L’intervention d’Antoine Nessi est à ce titre d’une belle pertinence. Ses Outils morts , des sculptures coulées en fonte de fer, viennent questionner des idées cruciales du travail, la fonctionnalité et, plus précisément, la maniabilité. Ici, l’outil, dépourvu de sa fonction, perd aussi son nom, il n’a d’outil que le souvenir de ce qu’il symbolise. Sans l’âme qui a présidé à sa conception, sans la main qui lui donne sa raison d’être l’outil meurt quand, de l’autre côté de la salle sont dressées les sculptures Ghost Machines, âmes errantes spectrales de machines qui, dans leur distorsion, leur écoulement, semblent bien avoir vécu.

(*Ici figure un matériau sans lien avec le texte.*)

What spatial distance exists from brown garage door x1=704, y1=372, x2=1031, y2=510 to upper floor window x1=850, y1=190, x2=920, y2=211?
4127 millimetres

A l’aune du regard des artistes, c’est ainsi une constellation de problématiques aussi graves qu’intelligentes qui se dévoilent, jusqu’à mettre en jeu la question du travail de l’artiste même, notamment avec l’installation précaire de Laëtitia Badaut Haussmann. En équilibre et déposés comme par mégarde, deux tréteaux jouxtent un câble métallique, réduction symbolique d’un des grands épisodes de l’industrialisation triomphante, lorsque l’équilibriste Philippe Petit réalise une traversée spectaculaire entre les deux tours d’un World Trade Center à peine achevé. Le temps des photographies à la gloire des ouvriers posant fièrement (et souvent mis en scène) sur les cimes de gratte-ciel en construction semble résonner en écho à la belle simplicité formelle de cette œuvre. Incidemment, c’est aussi avec une belle légèreté qu’elle joue sur l’implication et le « travail » proprement dit de l’artiste.

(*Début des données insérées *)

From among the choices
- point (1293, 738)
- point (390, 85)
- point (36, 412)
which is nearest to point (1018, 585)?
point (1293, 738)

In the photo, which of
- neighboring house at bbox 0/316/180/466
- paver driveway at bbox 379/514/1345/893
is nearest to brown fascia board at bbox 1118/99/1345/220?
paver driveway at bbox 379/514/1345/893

C’est cette même artiste, qui, avec la vidéo And again and again and again , s’attaque à la question du labeur dans la création, révélant ce paradoxe initial ; proprement humain, le travail est tout aussi bien le vecteur de pouvoirs qui peuvent l’aliéner, le rendre esclave comme l’affranchir des contraintes de son corps… Ou s’en inventer d’autres, à l’image de ce danseur, répétant ses gestes en silence, encerclé par le dispositif cinématographique de Laëtitia Badaut Haussmann. En contrepoint, la vidéo de Julien Prévieux aborde, elle, l’irruption d’une nouvelle servitude volontaire en en soulignant toute la complexité. Dans la confrontation de deux points de vue sur une expérience participative sur Internet se dessine cette étrange évolution d’un loisir créatif en travail déguisé, ou comment chaque outil mis à disposition des hommes retrouve invariablement sa fonction de création de valeur.

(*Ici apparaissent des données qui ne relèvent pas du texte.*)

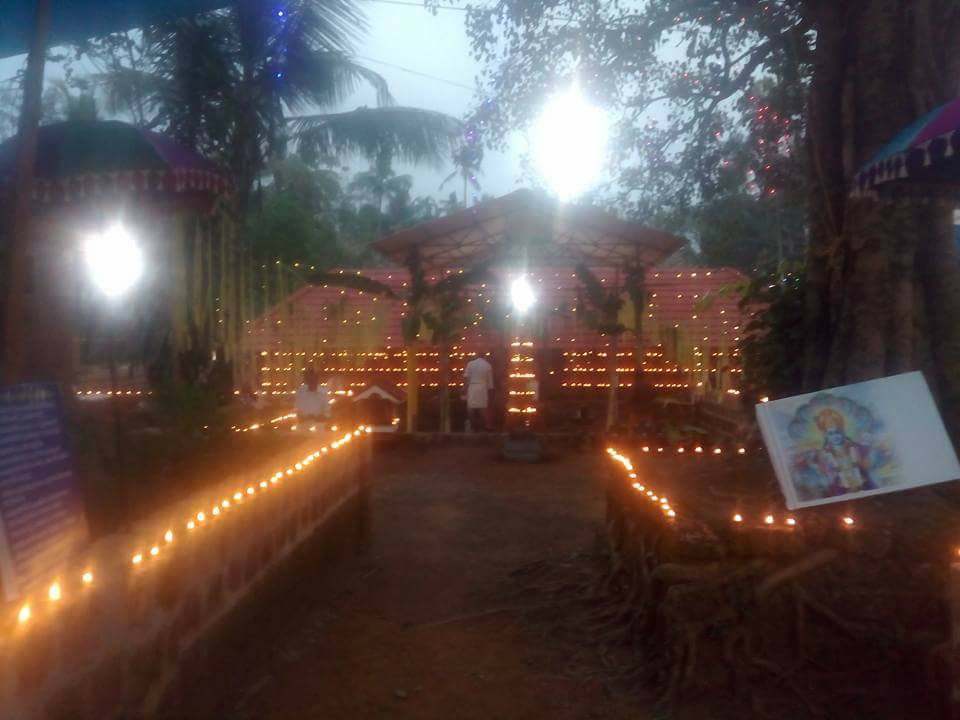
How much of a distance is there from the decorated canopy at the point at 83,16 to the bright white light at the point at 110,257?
4.43ft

De cette aporie angoissante, c’est pourtant encore avec Julien Prévieux que s’ouvre l’une des plus belles possibilités de lutte, son « archive des gestes à venir ». Vidéo minimaliste de manipulations d’objets absents, What Shall We Do Next ? dépouille le geste de sa dimension fonctionnelle pour en faire une chorégraphie insensée, dictée par un ordre dont l’absence de résultat achève de faire toute la beauté. En inventant les règles de son propre travail, la main est enfin libre de toute notion d’utilité.